Poucos dias depois, Wu Ergou deu seu último suspiro.
Daí em diante, todos passaram a dizer que ela era uma mulher de má sorte, uma mulher que trazia ruína ao marido.
Embora muitos velhos da aldeia cobiçassem sua beleza, só tinham coragem de fantasiar; ninguém ousava de fato agir, afinal a morte de Wu Ergou fora aterradora demais.
Nos três anos em que o velho Niu esteve desaparecido, foi graças aos cuidados de Zhang Yulan e Li Hongxing que o tolo Niu Dazhuang não morreu de fome.
Elas próprias já viviam em aperto, mas ainda assim faziam o possível para ajudar Niu Dazhuang.
Quem já se molhou na chuva sempre pensa em abrir o guarda-chuva para os outros.
— Cunhada Hongxing, vocês voltaram!
Ao entardecer, Zhang Yulan estava parada diante da porta. A luz alaranjada do poente lhe banhava o corpo, tornando-a ainda mais etérea, como se não pertencesse ao mundo dos mortais.
— Sim! Hoje pegamos uma enorme; desta vez vai dar certo com certeza! — disse Li Hongxing, olhando para Zhang Yulan com um sorriso um tanto estranho.
— O que aconteceu com vocês?
Notando a blusa rasgada de Li Hongxing e as manchas de sangue no corpo de Niu Dazhuang, Zhang Yulan perguntou com preocupação:
— No caminho de volta, topamos com aquele velho desgraçado do Han Dafu e brigamos com ele — respondeu Li Hongxing, furiosa.
— Onde o Dazhuang se machucou?
Zhang Yulan se aproximou de Niu Dazhuang e o examinou cuidadosamente dos pés à cabeça.
Mas, por mais que olhasse, não encontrava nenhum ferimento.
— Nem precisa olhar mais. Já vi antes: nosso tesouro de boi não se machucou — disse ela.
— Então esse sangue é...
A frase de Zhang Yulan parou no meio.
Ela percebeu que o modo como Niu Dazhuang a olhava havia mudado.
Desde que voltara, Niu Dazhuang não tirara os olhos de Zhang Yulan, tão absorto que nem escutara a conversa das duas.
— Dazhuang, Dazhuang?
— Hein?
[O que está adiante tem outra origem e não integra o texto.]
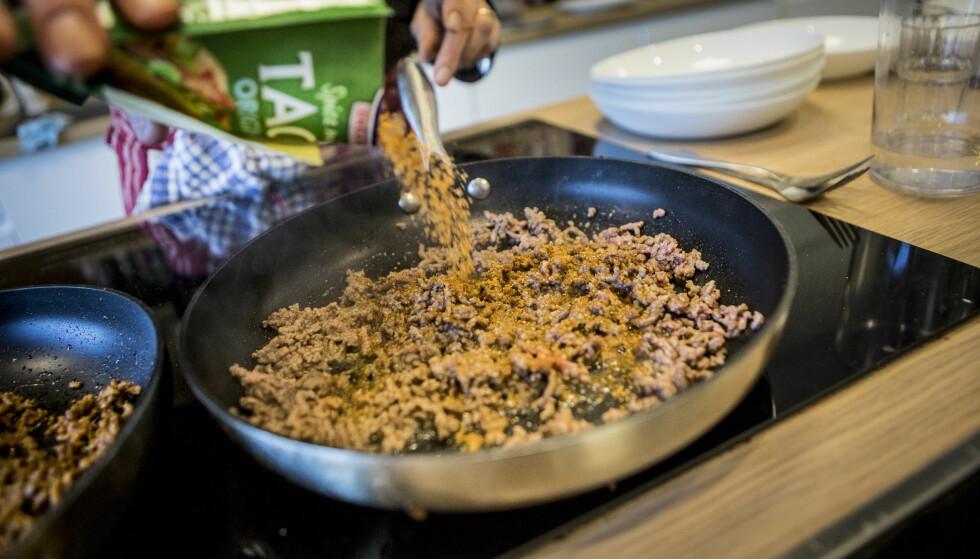 KRYDRET: Med tacokrydder på var vegetardeigen penere å se på - og det var ikke like åpenbart at det ikke var kjøttdeig vi smakte på.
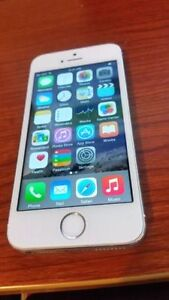 Bell/Virgin Silver Apple iPhone 5S - MINT Condition - No Issues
O que foi, irmã Yulan? Hehe~
Ao ver aquele sorriso idiota de sempre, Zhang Yulan ficou um pouco decepcionada.
Há pouco, quando notara brilho nos olhos de Niu Dazhuang, pensara que ele talvez tivesse voltado ao normal. Pelo visto, era ela quem estava imaginando demais.
— Onde você se machucou? Está sentindo algum incômodo?
Zhang Yulan ainda não estava tranquila.
Niu Dazhuang pensou por um instante e, lentamente, levantou o dedo apontando para baixo...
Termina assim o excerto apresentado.